## Aim of the task
Would you copy each line of the data below that has "CARVs"?

[Saved entries]
□ □ □ □
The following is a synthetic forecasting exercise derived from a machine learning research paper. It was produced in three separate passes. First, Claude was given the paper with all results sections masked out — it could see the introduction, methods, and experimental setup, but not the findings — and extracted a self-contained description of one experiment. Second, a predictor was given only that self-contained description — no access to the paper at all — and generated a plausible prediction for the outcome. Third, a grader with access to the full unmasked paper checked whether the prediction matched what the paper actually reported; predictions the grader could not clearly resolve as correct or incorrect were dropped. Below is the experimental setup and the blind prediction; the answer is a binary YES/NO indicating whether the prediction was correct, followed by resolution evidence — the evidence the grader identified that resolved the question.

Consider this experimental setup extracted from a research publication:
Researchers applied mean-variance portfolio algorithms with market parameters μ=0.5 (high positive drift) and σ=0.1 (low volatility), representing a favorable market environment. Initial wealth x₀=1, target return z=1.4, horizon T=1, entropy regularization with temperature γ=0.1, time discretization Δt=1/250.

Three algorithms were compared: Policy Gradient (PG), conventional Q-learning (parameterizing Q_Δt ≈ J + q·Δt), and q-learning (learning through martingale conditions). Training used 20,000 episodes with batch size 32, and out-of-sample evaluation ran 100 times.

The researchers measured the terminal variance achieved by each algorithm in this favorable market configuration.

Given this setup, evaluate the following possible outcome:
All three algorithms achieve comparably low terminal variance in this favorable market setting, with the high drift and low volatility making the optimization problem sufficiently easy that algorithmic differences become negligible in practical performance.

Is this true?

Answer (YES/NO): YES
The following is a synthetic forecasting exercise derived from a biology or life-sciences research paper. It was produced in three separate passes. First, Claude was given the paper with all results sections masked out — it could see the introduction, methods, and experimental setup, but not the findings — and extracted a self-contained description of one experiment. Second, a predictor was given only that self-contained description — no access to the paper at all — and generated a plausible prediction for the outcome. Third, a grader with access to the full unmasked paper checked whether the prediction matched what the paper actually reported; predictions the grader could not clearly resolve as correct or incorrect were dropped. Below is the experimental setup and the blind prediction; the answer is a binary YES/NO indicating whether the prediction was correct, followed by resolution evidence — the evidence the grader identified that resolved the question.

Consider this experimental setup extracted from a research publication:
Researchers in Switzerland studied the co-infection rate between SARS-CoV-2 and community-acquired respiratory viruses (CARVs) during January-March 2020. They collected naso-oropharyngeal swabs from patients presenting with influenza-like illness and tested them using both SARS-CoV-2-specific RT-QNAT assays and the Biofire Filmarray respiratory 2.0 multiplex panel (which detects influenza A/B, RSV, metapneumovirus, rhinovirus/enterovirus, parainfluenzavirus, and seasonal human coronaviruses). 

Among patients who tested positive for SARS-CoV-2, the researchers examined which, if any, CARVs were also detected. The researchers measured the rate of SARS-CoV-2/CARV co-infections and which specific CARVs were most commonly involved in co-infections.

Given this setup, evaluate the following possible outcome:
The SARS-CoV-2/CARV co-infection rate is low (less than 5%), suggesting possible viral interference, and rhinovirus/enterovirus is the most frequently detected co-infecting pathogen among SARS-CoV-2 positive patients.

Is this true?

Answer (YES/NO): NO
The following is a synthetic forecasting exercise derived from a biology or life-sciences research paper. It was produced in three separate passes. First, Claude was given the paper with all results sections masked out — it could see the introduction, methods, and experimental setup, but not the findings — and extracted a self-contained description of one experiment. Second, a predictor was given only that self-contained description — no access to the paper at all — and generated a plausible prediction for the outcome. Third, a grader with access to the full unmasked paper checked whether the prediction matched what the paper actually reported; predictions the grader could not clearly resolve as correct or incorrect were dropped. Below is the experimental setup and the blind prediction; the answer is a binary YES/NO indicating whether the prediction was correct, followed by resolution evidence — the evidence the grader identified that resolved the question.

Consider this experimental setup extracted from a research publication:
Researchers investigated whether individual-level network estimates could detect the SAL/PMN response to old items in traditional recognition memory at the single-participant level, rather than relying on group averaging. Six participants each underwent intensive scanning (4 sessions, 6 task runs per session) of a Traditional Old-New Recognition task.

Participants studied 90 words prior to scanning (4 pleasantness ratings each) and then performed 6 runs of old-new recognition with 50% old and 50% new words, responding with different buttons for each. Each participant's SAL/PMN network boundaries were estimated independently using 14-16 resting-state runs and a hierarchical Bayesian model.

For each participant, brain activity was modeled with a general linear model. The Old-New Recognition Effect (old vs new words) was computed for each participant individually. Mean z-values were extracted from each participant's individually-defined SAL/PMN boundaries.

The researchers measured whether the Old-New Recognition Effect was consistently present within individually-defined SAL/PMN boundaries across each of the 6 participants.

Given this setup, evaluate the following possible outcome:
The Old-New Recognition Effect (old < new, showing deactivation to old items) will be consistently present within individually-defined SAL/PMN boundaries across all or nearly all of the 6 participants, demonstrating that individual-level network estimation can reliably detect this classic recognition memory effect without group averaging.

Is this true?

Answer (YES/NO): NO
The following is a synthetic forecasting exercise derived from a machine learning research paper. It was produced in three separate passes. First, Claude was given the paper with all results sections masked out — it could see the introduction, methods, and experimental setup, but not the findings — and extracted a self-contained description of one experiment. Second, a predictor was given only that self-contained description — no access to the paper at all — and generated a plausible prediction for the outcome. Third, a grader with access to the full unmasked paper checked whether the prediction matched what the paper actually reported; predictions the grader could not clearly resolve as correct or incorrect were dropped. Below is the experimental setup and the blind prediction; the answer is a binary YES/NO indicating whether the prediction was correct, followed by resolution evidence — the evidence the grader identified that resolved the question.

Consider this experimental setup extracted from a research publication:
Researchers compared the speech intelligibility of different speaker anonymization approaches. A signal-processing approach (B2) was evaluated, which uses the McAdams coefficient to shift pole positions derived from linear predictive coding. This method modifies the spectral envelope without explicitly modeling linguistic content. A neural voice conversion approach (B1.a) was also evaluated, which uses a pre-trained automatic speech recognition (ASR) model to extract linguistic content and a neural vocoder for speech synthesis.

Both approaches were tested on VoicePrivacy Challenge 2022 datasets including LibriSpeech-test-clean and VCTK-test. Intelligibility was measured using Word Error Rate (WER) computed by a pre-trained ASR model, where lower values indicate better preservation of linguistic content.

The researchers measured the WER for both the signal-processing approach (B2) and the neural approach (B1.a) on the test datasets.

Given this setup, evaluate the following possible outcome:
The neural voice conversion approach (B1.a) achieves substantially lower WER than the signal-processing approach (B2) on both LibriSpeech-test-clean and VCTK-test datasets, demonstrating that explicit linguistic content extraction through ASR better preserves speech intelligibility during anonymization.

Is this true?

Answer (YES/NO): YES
□ □ □ □
## Answer box
Researchers in Switzerland studied the co-infection rate between SARS-CoV-2 and community-acquired respiratory viruses (CARVs) during January-March 2020. They collected naso-oropharyngeal swabs from patients presenting with influenza-like illness and tested them using both SARS-CoV-2-specific RT-QNAT assays and the Biofire Filmarray respiratory 2.0 multiplex panel (which detects influenza A/B, RSV, metapneumovirus, rhinovirus/enterovirus, parainfluenzavirus, and seasonal human coronaviruses). 
Among patients who tested positive for SARS-CoV-2, the researchers examined which, if any, CARVs were also detected. The researchers measured the rate of SARS-CoV-2/CARV co-infections and which specific CARVs were most commonly involved in co-infections.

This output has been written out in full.